WHAT TO DO ->
Only the lines below between the ones containing "The researchers measured whether" and "Answer (YES/NO): NO", inclusive, are to be reproduced, each exactly as it stands.

EXCERPTED RECORDS ->
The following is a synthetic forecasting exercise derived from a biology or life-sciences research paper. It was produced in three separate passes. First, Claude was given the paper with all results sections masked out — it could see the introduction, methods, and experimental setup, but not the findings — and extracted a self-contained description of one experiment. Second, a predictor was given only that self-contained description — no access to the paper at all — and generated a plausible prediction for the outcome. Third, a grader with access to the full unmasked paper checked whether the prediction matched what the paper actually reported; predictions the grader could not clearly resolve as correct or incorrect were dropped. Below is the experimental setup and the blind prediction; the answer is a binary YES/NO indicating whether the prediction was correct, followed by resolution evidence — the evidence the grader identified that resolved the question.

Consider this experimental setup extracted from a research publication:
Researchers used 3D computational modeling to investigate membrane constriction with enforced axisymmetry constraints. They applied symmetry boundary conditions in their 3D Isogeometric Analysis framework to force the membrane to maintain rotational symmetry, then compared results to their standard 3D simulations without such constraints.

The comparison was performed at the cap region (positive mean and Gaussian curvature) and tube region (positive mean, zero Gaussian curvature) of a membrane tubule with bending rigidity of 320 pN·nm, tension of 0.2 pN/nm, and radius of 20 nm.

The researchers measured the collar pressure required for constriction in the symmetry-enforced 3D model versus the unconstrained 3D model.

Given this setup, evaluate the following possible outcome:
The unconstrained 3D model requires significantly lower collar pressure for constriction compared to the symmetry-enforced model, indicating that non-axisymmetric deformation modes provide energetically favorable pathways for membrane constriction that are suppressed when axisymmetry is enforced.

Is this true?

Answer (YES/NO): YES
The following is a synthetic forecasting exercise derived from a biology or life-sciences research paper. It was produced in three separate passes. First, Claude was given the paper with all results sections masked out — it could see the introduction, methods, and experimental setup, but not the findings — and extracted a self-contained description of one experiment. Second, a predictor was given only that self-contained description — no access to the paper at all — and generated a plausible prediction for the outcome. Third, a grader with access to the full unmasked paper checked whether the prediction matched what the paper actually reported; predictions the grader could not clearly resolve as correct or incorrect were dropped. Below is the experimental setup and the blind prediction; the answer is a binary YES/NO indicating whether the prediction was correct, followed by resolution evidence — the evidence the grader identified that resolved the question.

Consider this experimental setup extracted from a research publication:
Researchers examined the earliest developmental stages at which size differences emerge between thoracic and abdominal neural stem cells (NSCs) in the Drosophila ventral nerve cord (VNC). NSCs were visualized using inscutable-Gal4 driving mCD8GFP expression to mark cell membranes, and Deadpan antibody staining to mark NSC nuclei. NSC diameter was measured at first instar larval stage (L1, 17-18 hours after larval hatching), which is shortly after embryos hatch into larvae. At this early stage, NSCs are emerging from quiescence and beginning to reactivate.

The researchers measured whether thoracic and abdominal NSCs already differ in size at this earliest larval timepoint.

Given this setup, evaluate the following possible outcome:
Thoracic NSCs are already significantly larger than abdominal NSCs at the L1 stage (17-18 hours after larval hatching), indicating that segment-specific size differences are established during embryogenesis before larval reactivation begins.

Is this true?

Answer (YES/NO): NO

---

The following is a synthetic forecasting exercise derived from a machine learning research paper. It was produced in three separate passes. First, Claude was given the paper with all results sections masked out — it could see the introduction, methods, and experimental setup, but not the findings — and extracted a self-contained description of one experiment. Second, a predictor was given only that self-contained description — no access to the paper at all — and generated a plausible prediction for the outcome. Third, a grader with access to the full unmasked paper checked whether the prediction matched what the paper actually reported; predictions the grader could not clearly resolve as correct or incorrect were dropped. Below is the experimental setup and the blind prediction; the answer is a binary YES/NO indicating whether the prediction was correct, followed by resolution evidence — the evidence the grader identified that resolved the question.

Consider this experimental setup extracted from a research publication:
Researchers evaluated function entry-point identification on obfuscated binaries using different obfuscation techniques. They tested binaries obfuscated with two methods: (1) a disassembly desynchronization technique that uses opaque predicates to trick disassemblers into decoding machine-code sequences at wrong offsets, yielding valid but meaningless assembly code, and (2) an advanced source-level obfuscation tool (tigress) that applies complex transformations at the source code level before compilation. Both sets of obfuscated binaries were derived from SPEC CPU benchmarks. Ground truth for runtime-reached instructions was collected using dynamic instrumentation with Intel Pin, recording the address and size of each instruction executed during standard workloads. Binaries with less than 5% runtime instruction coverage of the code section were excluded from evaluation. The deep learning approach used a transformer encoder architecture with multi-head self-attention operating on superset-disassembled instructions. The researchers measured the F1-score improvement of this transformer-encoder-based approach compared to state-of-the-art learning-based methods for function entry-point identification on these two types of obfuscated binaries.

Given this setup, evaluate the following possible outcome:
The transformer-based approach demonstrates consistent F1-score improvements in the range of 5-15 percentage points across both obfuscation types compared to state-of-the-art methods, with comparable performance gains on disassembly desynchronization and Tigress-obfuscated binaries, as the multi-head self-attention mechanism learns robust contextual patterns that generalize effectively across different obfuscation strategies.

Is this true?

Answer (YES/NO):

ANSWER SECTION ->
The researchers measured whether thoracic and abdominal NSCs already differ in size at this earliest larval timepoint.

Given this setup, evaluate the following possible outcome:
Thoracic NSCs are already significantly larger than abdominal NSCs at the L1 stage (17-18 hours after larval hatching), indicating that segment-specific size differences are established during embryogenesis before larval reactivation begins.

Is this true?

Answer (YES/NO): NO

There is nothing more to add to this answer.